On June 2, 2016, Barnidge underwent a sports hernia surgery. He started all 16 games in 2016, catching 55 passes for 612 yards and two touchdowns.

On April 28, 2017, Barnidge was released by the Browns.

===NFL statistics===

| Year | Team | GP | GS | Receiving |  |  |  |  | Fumbles |  |
| Rec | Yds | Avg | Lng | TD | FUM | Lost |
| 2008 | CAR | 15 | 0 | 0 | 0 | -- | 0 | 0 | 0 | 0 |
| 2009 | CAR | 16 | 3 | 12 | 242 | 20.2 | 55 | 0 | 1 | 0 |
| 2010 | CAR | 16 | 3 | 0 | 0 | -- | 0 | 0 | 0 | 0 |
| 2011 | CAR | Did not play – Injured |  |  |  |  |  |  |  |  |
| 2012 | CAR | 16 | 5 | 6 | 78 | 13.0 | 24 | 1 | 0 | 0 |
| 2013 | CLE | 16 | 12 | 13 | 127 | 9.8 | 40 | 2 | 0 | 0 |
| 2014 | CLE | 13 | 2 | 13 | 156 | 12.0 | 28 | 0 | 0 | 0 |
| 2015 | CLE | 16 | 13 | 79 | 1,043 | 13.2 | 40 | 9 | 0 | 0 |
| 2016 | CLE | 16 | 16 | 55 | 612 | 11.1 | 43 | 2 | 0 | 0 |
| Total |  | 124 | 54 | 178 | 2,258 | 12.7 | 55 | 14 | 1 | 0 |

==Personal life==
In 2011, Barnidge, along with friend and Louisville Cardinal teammate Breno Giacomini, then of the Seattle Seahawks, started a not-for-profit organization called American Football without Barriers. The organization hosted its first camp in China in March 2013.

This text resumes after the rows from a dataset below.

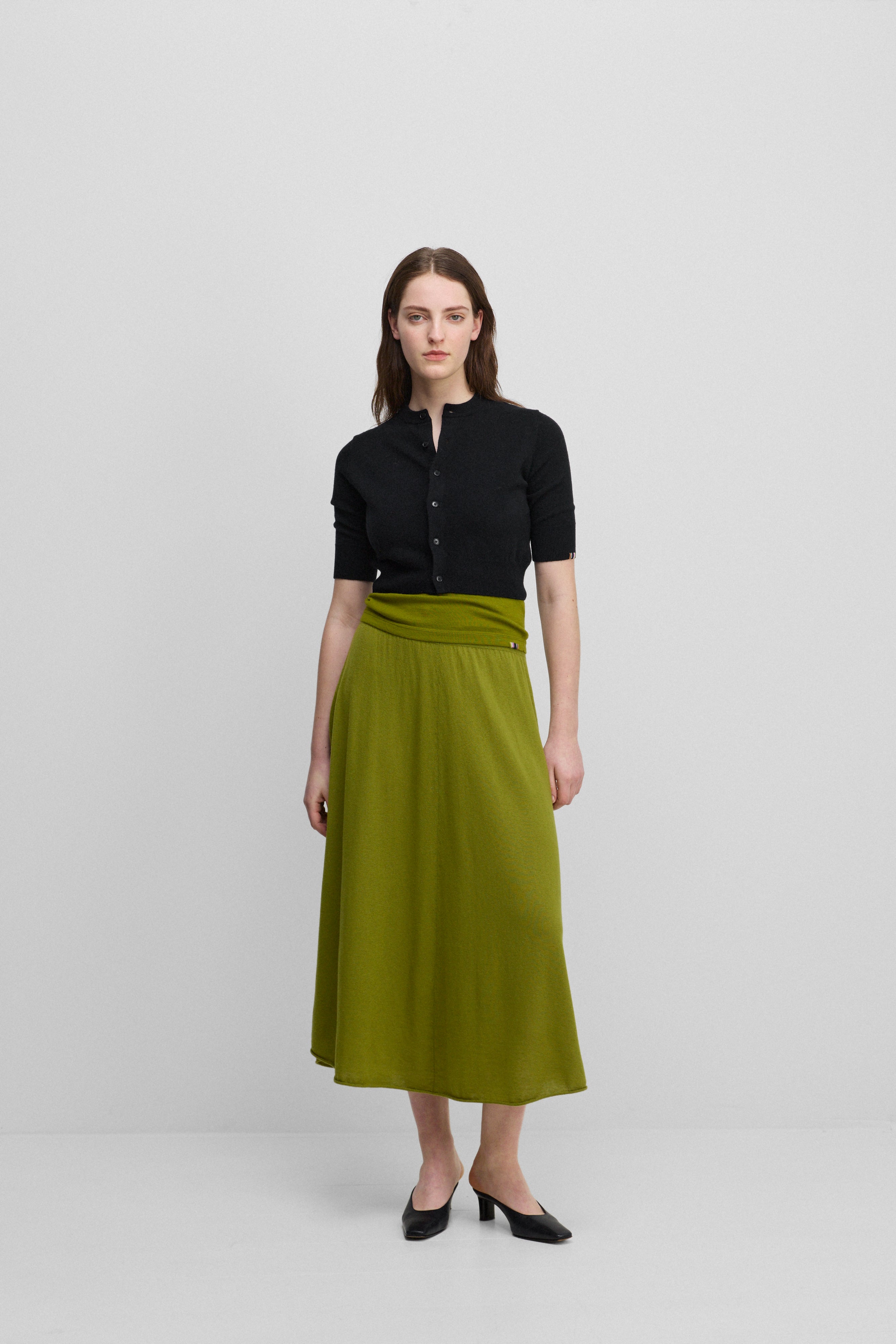 woman wearing a green flared wool cashmere midi skirt, styled with a black cardigan.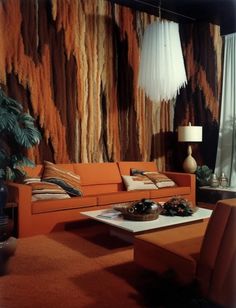 a living room with an orange couch and coffee table in front of a large wall hanging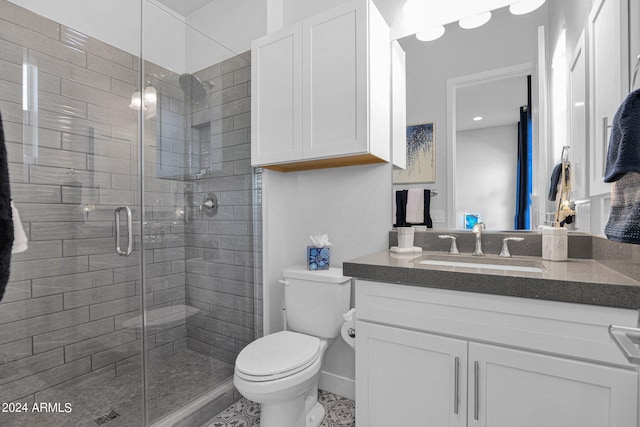 bathroom featuring toilet, tile patterned floors, walk in shower, and vanity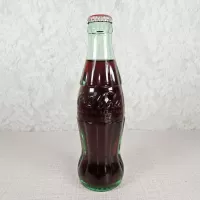 Jacksonville Florida vintage 8 oz full hobbleskirt no refill Coke bottle. Red Coca Cola Classic cap: Front - Click to enlarge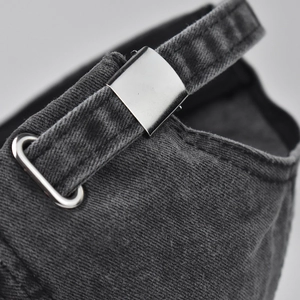 Detail of adjustable metal buckle and vintage washed cotton fabric on the grey baseball cap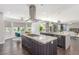 Bright kitchen with a center island cooktop, sleek stainless steel appliances, and a breakfast nook at 44 Tamarron Cliffs St, Las Vegas, NV 89148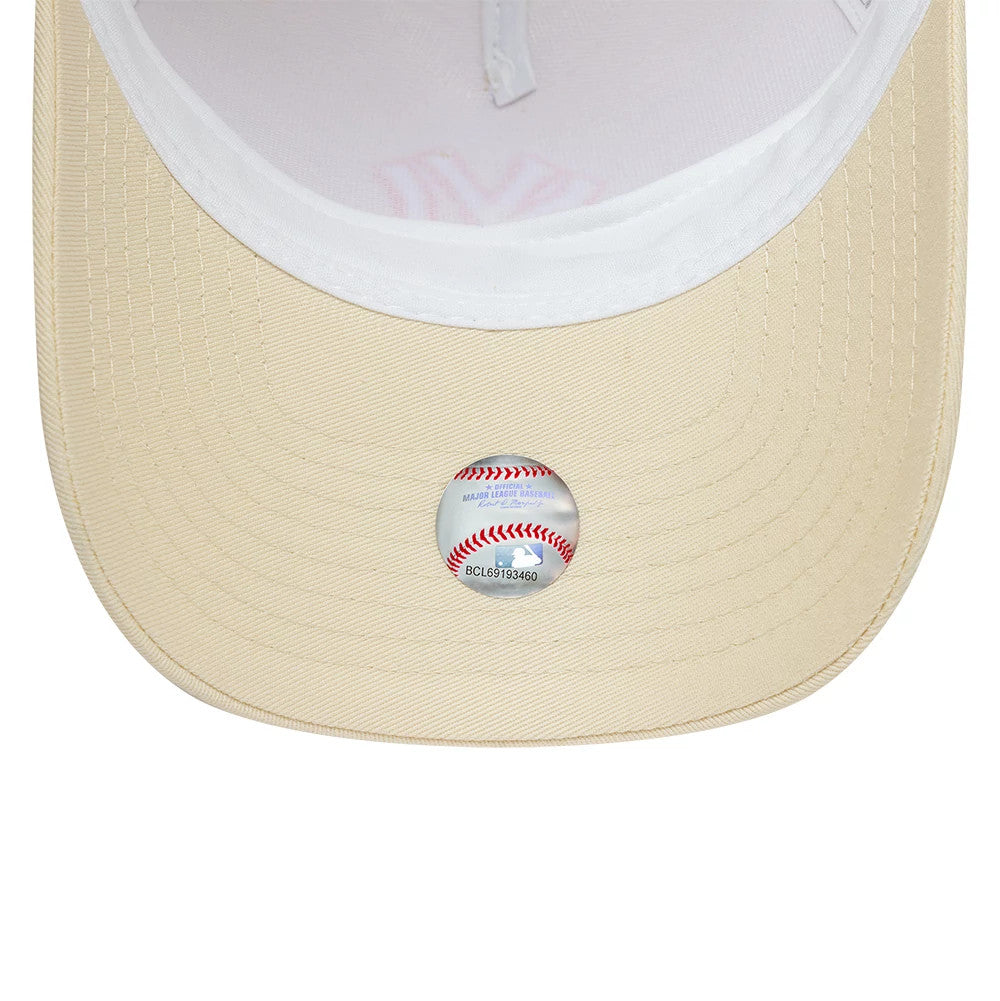 New York Yankees MLB Outline Cream New Era 9FORTY E-Frame Trucker Adjustable Cap, inside view showing the white sweatband and cream undervisor with an MLB baseball design sticker at the centre, highlighting the structured panels.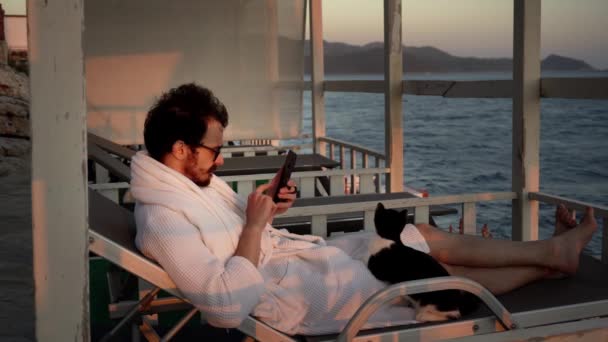 De mens rust op de zonnebank op een pier naast de zee en wordt woedend na mobiel bellen. - Video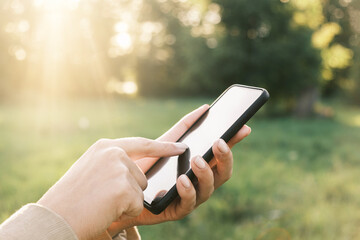 Closeup of female hands using a smart phone, nature background. Woman using mobile phone in sunset outdoors. Unrecognizable person touching smartphone screen. Unknown girl holding cellphone outside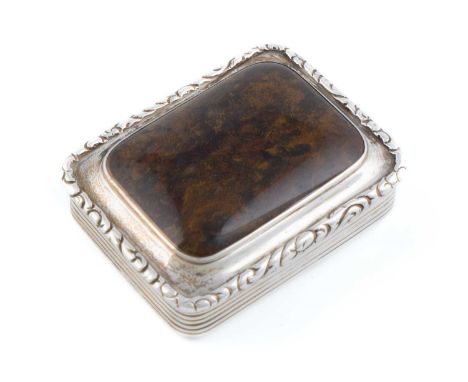 A George IV silver and agate snuff box,no apparent maker's mark, London 1828,rounded rectangular form, foliate border, reeded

Barnidge has appeared on two episodes of Total Divas, an E! reality television show about female WWE wrestlers showcasing their personal and professional lives, while in and out of the ring. During season 3 of Total Divas, he went on dates with former WWE superstars Rosa Mendes and Summer Rae. He also appeared on an episode of Impact Wrestling in 2017, assisting fellow NFL player DeAngelo Williams. Barnidge also competed with Williams on The Amazing Race 32 and finished in fourth place.